Melihat sepasang siswa-siswi berseragam SMA yang sedari tadi tak berhenti tertawa bersama sambil sesekali berbicara, dan tak henti untuk mengencangkan pegangan tangan si siswi pada paha si siswa. Entah mereka berbicara tentang guru mereka yang membuat mereka tertawa, membicarakan teman mereka yang sering mereka perolok, atau bahkan menertawakan kekonyolan diri mereka sendiri. Mereka nampak bahagia. Dan tak perlu ada ekspektasi berlebihan selanjutnya.

Mulai memutar kepala, sambil tetap menyipitkan mata. Tanda tak menikmati udara yang ada, tanda pura-pura berfikir. Dan saya bergerak. Sekeliling, adalah sama. Pagi milik semua umat. Pekerja necis berdasi dan berhak tinggi yang nyaman berada di jok mobil masing-masing sambil mendengarkan radio atau melihat berita di televisi delapan inchi. Milik siswa-siswi yang harus menuntut ilmu dan diharuskan menjadi pelanggan setia pagi selama enam hari, dan akan memilih hari minggu untuk sesekali tak bercumbu dengan pagi. Mereka berdesakan dalam segala macam angkot, bus kota, sepeda motor, atau kursi belakang mobil orangtua. Mereka hanyalah satu contoh dari sekian ribu karakter lain yang berebut ruang dan cerita di pagi hari.

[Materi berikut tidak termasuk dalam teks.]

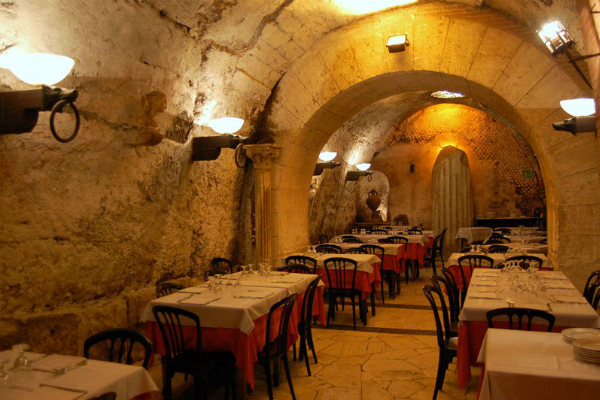 Historic dining at Ristorante Da Pancrazio, Italy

Meskipun pagi yang sama tak pernah terulang lagi, meskipun pagi di ruang yang berbeda bukanlah pagi yang sama. Dan pagi, bagi orang lain menjadi hanya sekedar pagi. Namun bagi sebagian yang lain adalah permulaan. Dan bagi sebagian yang lain lagi, adalah sebuah cerita.

Yang terpenting dari ruang dengan tembok waktu dan jarum jam yang semakin merapat di sebuah waktu yang disebut pagi ini, adalah sebuah tanda yang bermakan. Sekelompok tiga sekawan yang saling mengingatkan. Tiga tanda yang bijak, pemerhati, dan berkuasa. Bijak dan selalu ditunggu, ditunggu untuk memberikan waktu untuk bergerak. Untuk mengejar waktu atau apa saja yang tak bisa lagi diulang.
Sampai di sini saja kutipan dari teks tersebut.